Being away from this computer even for just a few days always seems and feels much, much longer. Your rhythm gets messed up. The flow of information is interrupted.
It’s political ennui and being caught out of the loop rolled up into one big Egg McMuffin of disorientation. (Which reminds me. I’m hungry. Why is there never anything in the fridge?)
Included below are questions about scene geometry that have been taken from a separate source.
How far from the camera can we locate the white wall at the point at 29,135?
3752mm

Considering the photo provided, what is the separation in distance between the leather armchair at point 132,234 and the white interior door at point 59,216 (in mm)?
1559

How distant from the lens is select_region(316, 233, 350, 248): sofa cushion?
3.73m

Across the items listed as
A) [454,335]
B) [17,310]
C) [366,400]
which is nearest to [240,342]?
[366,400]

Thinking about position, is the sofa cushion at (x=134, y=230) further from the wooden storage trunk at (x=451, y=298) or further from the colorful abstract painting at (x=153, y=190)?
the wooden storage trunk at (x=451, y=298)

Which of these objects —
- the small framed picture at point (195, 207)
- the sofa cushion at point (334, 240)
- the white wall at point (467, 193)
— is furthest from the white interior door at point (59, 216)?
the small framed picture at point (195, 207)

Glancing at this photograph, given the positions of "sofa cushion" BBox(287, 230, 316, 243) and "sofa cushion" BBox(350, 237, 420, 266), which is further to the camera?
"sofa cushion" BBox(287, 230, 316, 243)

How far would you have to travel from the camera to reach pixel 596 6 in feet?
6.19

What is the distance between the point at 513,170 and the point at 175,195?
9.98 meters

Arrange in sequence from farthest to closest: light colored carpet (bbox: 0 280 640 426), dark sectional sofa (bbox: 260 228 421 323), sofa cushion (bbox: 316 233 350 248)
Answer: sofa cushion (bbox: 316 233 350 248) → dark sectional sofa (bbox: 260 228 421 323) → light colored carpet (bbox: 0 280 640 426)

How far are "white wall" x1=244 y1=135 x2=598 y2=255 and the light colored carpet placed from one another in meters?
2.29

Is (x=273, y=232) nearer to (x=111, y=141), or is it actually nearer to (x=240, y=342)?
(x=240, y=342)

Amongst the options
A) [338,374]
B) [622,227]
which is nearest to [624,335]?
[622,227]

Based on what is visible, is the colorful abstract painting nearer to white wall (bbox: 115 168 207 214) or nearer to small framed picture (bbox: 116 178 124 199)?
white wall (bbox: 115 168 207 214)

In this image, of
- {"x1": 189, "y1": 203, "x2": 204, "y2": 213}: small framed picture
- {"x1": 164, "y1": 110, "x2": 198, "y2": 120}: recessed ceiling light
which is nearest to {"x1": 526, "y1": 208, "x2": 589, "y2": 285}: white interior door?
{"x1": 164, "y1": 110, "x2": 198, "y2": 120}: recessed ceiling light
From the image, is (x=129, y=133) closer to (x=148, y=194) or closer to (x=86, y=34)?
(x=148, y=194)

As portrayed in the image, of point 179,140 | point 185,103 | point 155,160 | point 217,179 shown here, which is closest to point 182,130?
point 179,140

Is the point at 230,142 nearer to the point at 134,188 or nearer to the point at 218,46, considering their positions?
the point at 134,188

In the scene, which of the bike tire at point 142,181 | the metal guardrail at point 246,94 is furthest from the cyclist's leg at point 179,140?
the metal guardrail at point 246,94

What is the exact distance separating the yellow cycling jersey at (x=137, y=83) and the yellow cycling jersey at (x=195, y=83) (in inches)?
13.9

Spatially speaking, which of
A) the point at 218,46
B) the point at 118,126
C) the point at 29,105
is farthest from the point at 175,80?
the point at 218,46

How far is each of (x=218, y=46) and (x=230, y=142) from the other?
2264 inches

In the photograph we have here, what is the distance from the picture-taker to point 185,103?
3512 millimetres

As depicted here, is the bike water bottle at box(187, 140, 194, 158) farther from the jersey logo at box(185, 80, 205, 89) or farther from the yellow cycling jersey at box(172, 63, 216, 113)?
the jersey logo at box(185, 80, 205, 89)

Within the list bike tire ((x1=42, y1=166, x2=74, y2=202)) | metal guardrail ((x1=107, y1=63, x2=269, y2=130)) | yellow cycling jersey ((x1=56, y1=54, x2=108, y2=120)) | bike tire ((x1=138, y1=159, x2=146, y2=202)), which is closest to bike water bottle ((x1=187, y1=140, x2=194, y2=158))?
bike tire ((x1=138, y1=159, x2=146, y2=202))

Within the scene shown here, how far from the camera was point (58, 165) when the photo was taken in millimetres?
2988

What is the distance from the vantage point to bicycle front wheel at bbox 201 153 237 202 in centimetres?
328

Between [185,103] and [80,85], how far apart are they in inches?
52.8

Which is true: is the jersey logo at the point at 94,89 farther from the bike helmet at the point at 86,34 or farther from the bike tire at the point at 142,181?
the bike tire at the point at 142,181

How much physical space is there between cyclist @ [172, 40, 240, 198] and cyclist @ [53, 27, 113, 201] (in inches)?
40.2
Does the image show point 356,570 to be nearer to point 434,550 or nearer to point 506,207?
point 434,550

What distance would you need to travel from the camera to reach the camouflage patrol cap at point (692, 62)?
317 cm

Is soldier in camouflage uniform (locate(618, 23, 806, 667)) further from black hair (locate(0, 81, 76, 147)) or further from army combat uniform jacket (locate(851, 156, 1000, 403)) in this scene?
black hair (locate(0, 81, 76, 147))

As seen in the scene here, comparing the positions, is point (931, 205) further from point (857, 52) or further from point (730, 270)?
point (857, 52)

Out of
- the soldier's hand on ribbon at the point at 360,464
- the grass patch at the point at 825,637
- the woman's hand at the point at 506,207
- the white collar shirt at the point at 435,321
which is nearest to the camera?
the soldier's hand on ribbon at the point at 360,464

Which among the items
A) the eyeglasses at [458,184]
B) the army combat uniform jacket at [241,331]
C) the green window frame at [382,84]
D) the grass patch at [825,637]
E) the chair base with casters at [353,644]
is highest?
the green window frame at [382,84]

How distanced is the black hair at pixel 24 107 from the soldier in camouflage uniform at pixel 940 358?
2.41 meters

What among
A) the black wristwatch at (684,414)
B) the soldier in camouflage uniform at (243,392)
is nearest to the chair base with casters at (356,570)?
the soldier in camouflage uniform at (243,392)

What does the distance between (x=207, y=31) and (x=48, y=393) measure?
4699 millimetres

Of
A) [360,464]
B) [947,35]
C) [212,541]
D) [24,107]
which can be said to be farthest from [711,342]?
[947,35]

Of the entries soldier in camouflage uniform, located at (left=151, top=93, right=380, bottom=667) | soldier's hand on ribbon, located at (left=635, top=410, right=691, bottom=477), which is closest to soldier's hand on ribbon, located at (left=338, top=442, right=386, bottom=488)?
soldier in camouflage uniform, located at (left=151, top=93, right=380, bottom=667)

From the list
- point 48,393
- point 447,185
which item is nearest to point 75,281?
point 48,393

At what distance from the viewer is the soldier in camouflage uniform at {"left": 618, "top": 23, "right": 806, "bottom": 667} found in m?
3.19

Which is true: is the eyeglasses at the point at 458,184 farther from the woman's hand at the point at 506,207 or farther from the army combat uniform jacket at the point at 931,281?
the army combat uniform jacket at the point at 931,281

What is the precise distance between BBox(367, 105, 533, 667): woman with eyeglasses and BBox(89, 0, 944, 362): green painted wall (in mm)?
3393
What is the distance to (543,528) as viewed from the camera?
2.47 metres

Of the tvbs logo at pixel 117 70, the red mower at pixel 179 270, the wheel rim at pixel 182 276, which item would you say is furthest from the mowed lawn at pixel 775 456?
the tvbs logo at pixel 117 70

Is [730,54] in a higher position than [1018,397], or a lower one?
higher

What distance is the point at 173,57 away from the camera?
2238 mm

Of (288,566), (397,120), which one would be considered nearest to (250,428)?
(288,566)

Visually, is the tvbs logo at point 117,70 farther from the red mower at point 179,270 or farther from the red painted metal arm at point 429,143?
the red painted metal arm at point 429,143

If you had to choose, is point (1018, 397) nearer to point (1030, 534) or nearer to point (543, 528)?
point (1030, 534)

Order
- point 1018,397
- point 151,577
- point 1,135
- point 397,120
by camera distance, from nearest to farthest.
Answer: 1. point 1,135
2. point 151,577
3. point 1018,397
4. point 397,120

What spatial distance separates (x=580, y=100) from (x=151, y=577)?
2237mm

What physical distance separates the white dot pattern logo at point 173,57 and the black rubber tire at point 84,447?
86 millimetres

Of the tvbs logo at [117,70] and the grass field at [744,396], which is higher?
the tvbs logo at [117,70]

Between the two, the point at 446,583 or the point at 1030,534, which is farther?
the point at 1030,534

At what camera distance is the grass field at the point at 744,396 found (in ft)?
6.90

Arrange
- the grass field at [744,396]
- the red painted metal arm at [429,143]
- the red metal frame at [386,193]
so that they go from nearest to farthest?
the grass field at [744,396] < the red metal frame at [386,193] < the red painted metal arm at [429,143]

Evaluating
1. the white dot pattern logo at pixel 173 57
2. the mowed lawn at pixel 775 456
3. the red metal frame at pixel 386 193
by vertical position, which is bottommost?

Scrolling back through unread emails and Tweets, following what may be pertinent links to stories that might’ve been of interest last week. The process is more laborious than usual as these are now the official dog days of summer and campaigns have pulled back on the throttle a bit, taking a breather before the final push begins after Labour Day. Not much is happening and deeper digging may not reveal much for the effort.
Let’s see,
This is John Tory here not Mario Cuomo painfully mulling over a run for the U.S. presidency in the 1980s. John Tory. We’ve been through this before, remember? He’s not bringing anything new to the table except the notion of being the least uninspiring of a wholly uninspiring field of front running mayoral candidates. Hardly newsworthy, folks. Yet, there they all were from the Toronto Sun through to the National Post and Globe and Mail, once more, weighing the pros and cons, ups and downs, pluses and minuses of a John Tory candidacy.
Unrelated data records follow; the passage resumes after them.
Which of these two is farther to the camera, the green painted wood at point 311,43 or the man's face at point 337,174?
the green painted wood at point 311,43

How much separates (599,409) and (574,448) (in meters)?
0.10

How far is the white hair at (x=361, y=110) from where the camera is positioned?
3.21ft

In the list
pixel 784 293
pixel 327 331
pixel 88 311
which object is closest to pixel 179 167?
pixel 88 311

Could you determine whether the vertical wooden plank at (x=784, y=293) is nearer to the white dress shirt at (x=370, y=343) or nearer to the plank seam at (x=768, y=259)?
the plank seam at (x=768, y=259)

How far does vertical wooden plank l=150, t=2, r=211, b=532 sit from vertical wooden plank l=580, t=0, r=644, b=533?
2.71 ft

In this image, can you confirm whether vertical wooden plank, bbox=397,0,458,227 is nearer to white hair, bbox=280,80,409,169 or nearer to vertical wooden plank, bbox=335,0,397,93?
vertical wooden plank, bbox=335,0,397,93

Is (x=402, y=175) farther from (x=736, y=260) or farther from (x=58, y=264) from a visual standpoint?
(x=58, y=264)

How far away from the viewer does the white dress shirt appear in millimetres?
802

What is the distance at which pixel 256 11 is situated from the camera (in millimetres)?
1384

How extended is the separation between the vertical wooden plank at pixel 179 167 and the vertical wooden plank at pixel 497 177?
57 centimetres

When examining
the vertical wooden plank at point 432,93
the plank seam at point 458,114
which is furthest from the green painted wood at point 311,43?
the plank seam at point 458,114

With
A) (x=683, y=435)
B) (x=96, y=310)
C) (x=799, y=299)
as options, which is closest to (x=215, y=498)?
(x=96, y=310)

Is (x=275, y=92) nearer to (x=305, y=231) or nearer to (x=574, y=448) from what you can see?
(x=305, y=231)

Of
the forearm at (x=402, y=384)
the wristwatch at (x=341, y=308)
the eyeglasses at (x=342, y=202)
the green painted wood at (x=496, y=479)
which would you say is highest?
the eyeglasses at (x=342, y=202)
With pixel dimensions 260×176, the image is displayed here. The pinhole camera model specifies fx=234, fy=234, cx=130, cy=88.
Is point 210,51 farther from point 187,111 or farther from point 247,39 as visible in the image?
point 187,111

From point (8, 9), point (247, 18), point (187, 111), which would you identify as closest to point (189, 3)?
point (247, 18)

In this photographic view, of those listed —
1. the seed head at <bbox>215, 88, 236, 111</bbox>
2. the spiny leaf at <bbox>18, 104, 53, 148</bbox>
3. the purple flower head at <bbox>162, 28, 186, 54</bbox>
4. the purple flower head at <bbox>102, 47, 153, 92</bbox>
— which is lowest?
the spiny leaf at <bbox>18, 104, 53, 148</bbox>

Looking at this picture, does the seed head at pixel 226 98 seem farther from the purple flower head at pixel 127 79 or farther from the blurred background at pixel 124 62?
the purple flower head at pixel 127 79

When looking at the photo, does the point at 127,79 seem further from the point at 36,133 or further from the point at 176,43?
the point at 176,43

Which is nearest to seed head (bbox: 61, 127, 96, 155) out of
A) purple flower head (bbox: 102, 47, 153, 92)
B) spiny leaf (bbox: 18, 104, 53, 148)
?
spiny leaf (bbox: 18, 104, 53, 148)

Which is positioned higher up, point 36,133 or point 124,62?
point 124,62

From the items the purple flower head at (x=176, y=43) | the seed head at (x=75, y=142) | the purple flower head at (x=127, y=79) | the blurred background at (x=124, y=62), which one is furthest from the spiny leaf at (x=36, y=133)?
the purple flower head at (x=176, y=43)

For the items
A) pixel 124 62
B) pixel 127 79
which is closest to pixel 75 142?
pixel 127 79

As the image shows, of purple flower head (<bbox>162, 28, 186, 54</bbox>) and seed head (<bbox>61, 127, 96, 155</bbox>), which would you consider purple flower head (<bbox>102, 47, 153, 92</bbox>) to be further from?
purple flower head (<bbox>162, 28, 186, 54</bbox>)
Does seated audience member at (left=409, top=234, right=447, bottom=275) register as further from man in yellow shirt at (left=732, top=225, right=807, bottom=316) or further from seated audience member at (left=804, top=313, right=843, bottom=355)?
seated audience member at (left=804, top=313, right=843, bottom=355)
The most interesting aspect of this latest Will He Or Won’t He is that it stems from an email exchange between Tory and candidate Sarah Thomson whose campaign team already includes one Mr. John Tory Jr. as a senior adviser and is poised to hire George Tory (brother and son of) as campaign manager. It seems that to Ms. Thomson’s way of thinking Tory Sr.’s waffling has bogged her candidacy down in the mud of uncertainty. Her need for clarity is understandable, Ours? Not so much.
But the dreary saga does reveal just how incestuously inbred our local political scene is. Torys everywhere. Doesn’t anyone find that at all disturbing? No wonder the pond of discourse is so shallow and oxygen deprived.
That dubious distinction must lie at the feet of the higher ups in the journalistic food chain who aren’t responsible for reporting the news so much as they are for creating it. Which brings us back to the real storyline behind all this front runner business and apparent Tory – gulp… I can barely bring myself to say it – mania.
This is our democracy. Just because those making up the headlines and attempting to generate buzz can’t or won’t see past their office doors or windows and gaze upon the wider list of candidates beyond sitting councillors, former M.P.P.s and backroom dilettantes, doesn’t mean we can’t or shouldn’t. Maybe the collective yawn a solid majority of the electorate has given to the list of “acceptable” candidates handed down from on high is because they are little more than sitting councillors, former M.P.P.s and backroom dilettantes and not very attractive prospects for mayor of this city.
How’s that for a story angle, media? So far, chalk us down as unimpressed. What else do you have for us or are we going to have to start looking elsewhere for the information we need to make the informed decision that are integral to our democratic process?